* PAGE
○ ○ ○ ○ ○

Email

Savile Row tailors open doors into exclusive world

A man passes a Savile Row sign, in London August 21, 2010. REUTERS/Luke MacGregor

(Reuters) – Michael Skinner and a tiny coterie of colleagues are intimately familiar with the physical details of rock stars, royalty and some of Britain’s most famous historical figures.

A man passes a Savile Row sign, in London August 21, 2010. REUTERS/Luke MacGregor

But don’t expect him to start dishing out the gossip, because absolute discretion is a professional hallmark of the tailors on Savile Row in London, whose customers over some two centuries of service stretch from famed military hero Horatio Nelson to Michael Jackson and Britain’s Prince William.

The now master cutter at Dege & Skinner collected one of his most favorite anecdotes at the tender age of 18, when he was given the task of dressing then British Prime Minister Winston Churchill for Queen Elizabeth’s 1953 coronation.

○ ○ ○ ○ ○

* PROVIDED DATA
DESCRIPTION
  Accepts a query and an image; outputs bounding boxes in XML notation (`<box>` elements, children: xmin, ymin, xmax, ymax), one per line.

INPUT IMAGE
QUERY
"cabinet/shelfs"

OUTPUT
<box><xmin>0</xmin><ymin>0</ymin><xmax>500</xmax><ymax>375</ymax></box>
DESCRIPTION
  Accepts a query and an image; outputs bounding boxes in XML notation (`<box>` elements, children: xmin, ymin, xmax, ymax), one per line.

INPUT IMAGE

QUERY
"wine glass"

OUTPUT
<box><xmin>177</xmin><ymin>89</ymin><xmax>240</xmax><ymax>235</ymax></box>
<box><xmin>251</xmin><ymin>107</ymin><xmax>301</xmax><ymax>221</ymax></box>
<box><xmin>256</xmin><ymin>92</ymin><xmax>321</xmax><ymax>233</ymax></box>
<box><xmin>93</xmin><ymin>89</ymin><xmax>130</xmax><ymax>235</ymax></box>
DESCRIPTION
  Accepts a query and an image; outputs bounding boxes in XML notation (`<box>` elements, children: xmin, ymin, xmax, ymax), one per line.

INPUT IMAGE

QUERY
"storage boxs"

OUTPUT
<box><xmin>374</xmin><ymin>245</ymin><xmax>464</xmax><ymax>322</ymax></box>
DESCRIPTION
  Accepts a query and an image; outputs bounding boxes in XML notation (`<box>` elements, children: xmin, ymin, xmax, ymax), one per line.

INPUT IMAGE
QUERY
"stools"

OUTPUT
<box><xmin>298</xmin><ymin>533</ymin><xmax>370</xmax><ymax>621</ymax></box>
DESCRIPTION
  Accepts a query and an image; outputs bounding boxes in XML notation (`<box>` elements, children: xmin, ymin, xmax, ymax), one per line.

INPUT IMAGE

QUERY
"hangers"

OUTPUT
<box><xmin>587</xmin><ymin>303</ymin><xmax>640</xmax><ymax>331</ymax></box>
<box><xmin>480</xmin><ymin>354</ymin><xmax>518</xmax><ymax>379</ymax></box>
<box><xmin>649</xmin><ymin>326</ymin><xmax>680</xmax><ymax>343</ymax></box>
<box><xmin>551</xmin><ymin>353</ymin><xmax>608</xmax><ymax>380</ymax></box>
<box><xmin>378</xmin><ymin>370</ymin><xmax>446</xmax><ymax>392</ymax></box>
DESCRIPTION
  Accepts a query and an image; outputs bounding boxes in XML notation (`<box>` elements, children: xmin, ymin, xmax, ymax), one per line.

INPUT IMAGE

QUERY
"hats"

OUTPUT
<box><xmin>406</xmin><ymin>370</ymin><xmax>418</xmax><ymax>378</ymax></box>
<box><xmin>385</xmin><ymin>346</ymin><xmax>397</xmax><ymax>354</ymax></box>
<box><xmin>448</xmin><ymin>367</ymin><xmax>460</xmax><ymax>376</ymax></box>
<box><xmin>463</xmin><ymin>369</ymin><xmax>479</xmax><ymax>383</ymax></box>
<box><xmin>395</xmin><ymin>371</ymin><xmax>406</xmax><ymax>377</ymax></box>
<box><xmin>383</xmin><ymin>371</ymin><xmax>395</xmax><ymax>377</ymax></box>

○ ○ ○ ○ ○

* EXERCISE SET
**1.** List every person named in the Savile Row article, including its photo caption.
**2.** Answer these questions using the Savile Row article:
(a) What does the article call a professional hallmark of the tailors on Savile Row?
(b) What is Michael Skinner's current position at Dege & Skinner?
(c) How old was he when he was given the task of dressing Winston Churchill?
**3.** Write the next part of the Savile Row article, picking up after its final sentence.

* FINAL ANSWERS
**1.** Luke MacGregor, Michael Skinner, Horatio Nelson, Michael Jackson, Prince William, Winston Churchill, Queen Elizabeth

**2.**
(a) Absolute discretion
(b) Master cutter
(c) 18

**3.**
“It was an amazing thing…being at Westminster Abbey and actually having to dress the great man,” Skinner told Reuters on a visit to the Row in honor of London’s first ever standalone event for men’s fashion over the weekend.

Skinner has spent a lifetime on Savile Row, a street known around the world for the bespoke clothing made by a handful of traditional firms such as Dege & Skinner, Gieves & Hawkes, H. Huntsman & Sons and Henry Poole & Co as well as modern designers like Ozwald Boateng and E. Tautz.

The Beatles, Michael Jackson, Queen Elizabeth as well as Admiral Horatio Nelson and the man who defeated Napoleon at Waterloo, the Duke of Wellington, have all had clothes, robes, suits and military uniforms from the tailors gathered here.

Skinner who runs one of the last remaining family-owned businesses left on Savile Row with his son William, opened their showrooms and workshops to the public as part of last weekend’s first London Collections Men fashion event.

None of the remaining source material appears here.